DOD blueprint details paperless contracting

The Defense Department has drafted a blueprint for achieving a paper-free contracting
process by 2000.

DOD has relied on labor-intensive paper methods to handle the writing, administration
and finances for contracts.

The department's buying process often involves the manual and repetitive input of data
from multiple sources across DOD.

Deputy Defense secretary John Hamre launched the latest effort to go paperless when he
was still DOD comptroller. In a May 21 memo, he directed the undersecretary of Defense for
acquisition and technology to develop a blueprint for a paper-free contracting process in
coordination with other DOD organizations.

The original due date for the blueprint was July 1. But the deadline slipped to July 25
to accommodate specific information on the department's existing contracting and financial

A team led by the Continuous Acquisition and Lifecycle Support Office drafted the
blueprint and sent it to Hamre for review.

But he has not yet approved the plan.

Hamre again expanded the scope of the initial effort to include DOD's logistics
organizations. The revised initiative now seeks to implement a paper-free acquisition
process by Jan. 1, 2000.

"This blueprint envisions a contracting environment that builds upon ongoing
electronic information initiatives and emerging technologies to ensure the integrity of
information as it is developed, managed and utilized throughout the contracting
lifecycle," the draft blueprint said.

The draft incorporates business process re-engineering initiatives such as purchase
cards, electronic catalogs, electronic commerce and imaging.

The CALS team that drafted the blueprint found that there were no known technical
barriers to implementing a paperless contracting process throughout DOD.

"Of course electronic commerce is one of the key areas because it encompasses
electronic catalogs and doing business over the World Wide Web," said Ann Barnes,
chairwoman of the blueprint team. "This includes all of the electronic malls and
electronic bulletin boards that the services, the Defense Logistics Agency and the Defense
Information Systems Agency have stood up."

One of the electronic commerce initiatives highlighted in the draft blueprint is a
Defense Finance and Accounting Service program.
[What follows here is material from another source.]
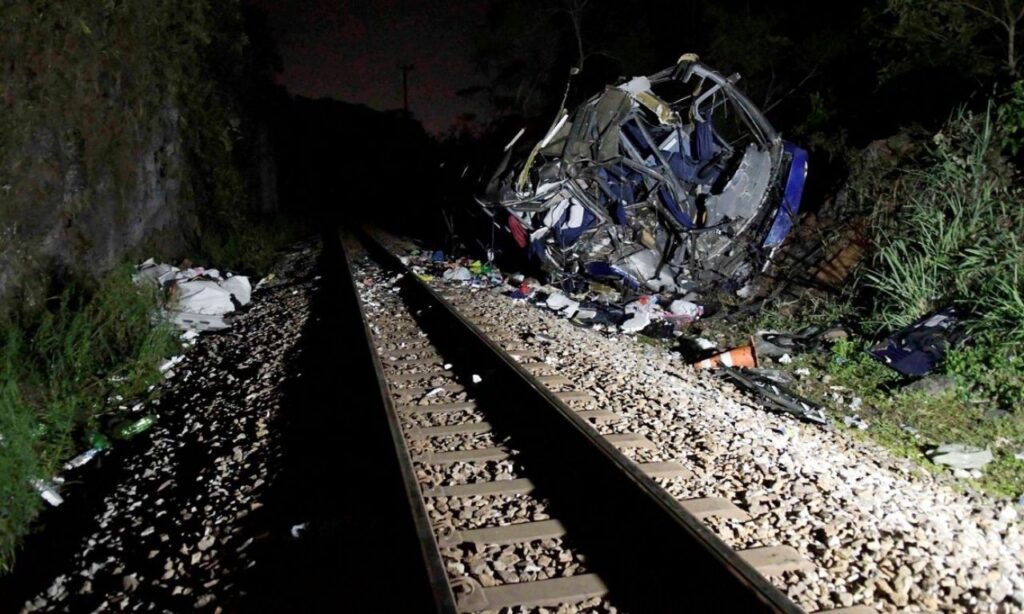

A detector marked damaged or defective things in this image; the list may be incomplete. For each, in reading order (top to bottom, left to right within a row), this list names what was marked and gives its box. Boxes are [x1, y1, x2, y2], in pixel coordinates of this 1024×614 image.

shattered bus interior [477, 55, 806, 298]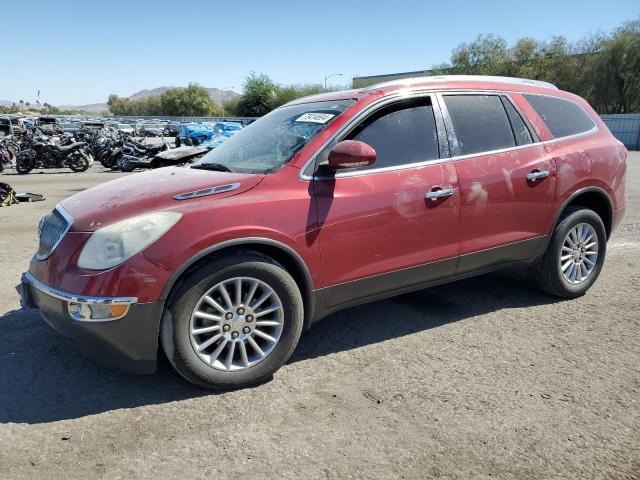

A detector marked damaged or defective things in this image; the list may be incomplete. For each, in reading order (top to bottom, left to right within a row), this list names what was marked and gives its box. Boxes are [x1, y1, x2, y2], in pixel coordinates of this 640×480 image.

damaged vehicle [22, 76, 628, 390]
DFAS' Electronic Document Access project
lets DOD users share contract documents via the Internet.

Several DOD procurement systems are using EDA--including the Navy's Integrated
Technical Item Management Procurement System and the Army's Procurement Automated Data and
Document System--for vendor payments and contracts administered by the Mechanization of
Contract Administration Services.

DOD offices now handle about 22 percent of MOCAS payments using electronic documents
available on EDA. Other Defense agencies are testing EDA and incorporating it into their
computer systems.

DOD officials said a paper-free contracting environment will increase electronic
commerce, cut procurement lead times, help with late contract payments and decrease
unmatched disbursements.

"When executed and managed, this electronic contracting environment will allow
global, secure access to contractual and financial information for all functional areas of
the DOD procurement process," the draft blueprint said.
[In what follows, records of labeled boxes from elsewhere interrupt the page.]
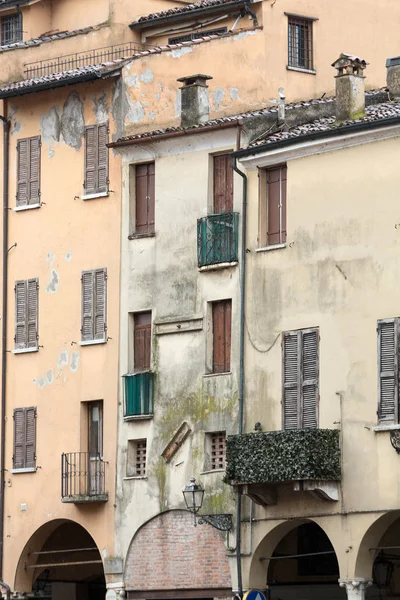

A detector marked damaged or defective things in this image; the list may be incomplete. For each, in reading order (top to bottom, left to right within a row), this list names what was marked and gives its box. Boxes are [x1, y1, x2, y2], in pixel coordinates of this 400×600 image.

peeling plaster wall [3, 78, 122, 592]
peeling plaster wall [115, 130, 241, 572]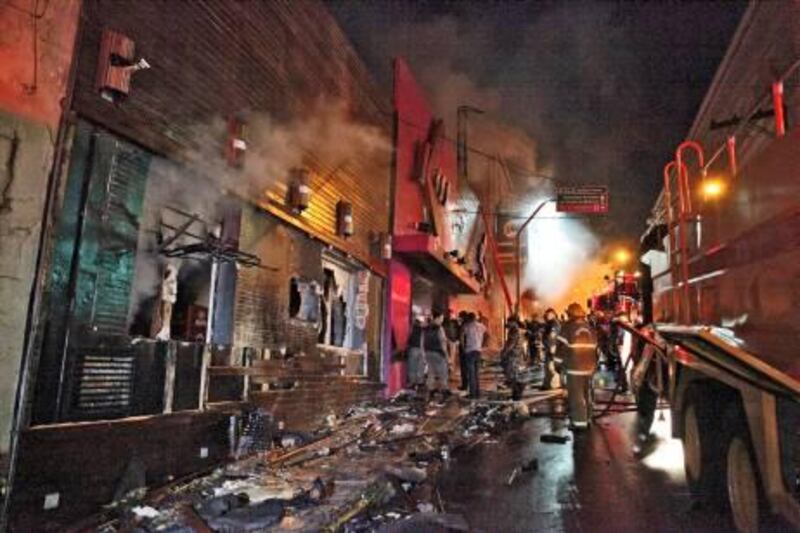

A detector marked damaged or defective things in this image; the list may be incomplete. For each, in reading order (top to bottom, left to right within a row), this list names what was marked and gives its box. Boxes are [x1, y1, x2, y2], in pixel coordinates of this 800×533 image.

damaged storefront [3, 3, 390, 528]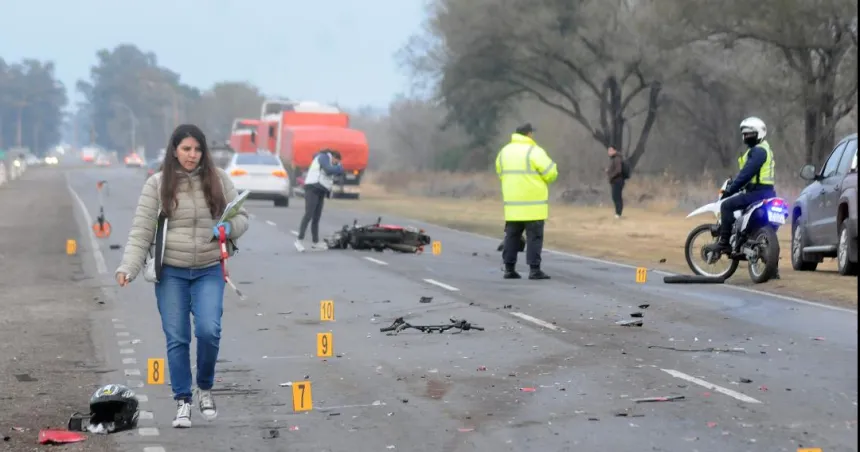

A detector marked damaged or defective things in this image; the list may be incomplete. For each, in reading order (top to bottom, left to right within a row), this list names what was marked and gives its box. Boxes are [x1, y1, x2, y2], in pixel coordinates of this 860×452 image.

crashed motorcycle on road [322, 216, 430, 252]
crashed motorcycle on road [684, 177, 788, 282]
black bent metal part [382, 318, 488, 336]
The new contracting process will comply with the Global Combat Support System, the
Defense Information Infrastructure Common Operating Environment, the Joint Technical
Architecture and statutory and DOD requirements for information protection.

The draft identified the state of automated systems and electronic interfaces within
the four functional areas of contract writing, administration, finance and auditing. There
are nine major and 10 minor DOD contracting systems and more than 198 financial systems
that provide contract payment.

The Air Force's Base Contracting Automated System and the Army's Standard Army
Automated Contracting System process data for about two-thirds of DOD procurements. But
DOD will replace all existing DOD procurement systems with the Standard Procurement System
at more than 800 contracting sites by 2000.

SPS merges DOD's two basic procurement functions: contract award and administration.
The system is designed to provide more timely responses to customer requests, permit more
cost-effective procurements, improve visibility of contract deliverables, reduce
procurement lead times and provide more accurate information.

DOD also plans to create a central data warehouse of contracting data using SPS to
eliminate manual data entry and ease information exchange in the acquisition process.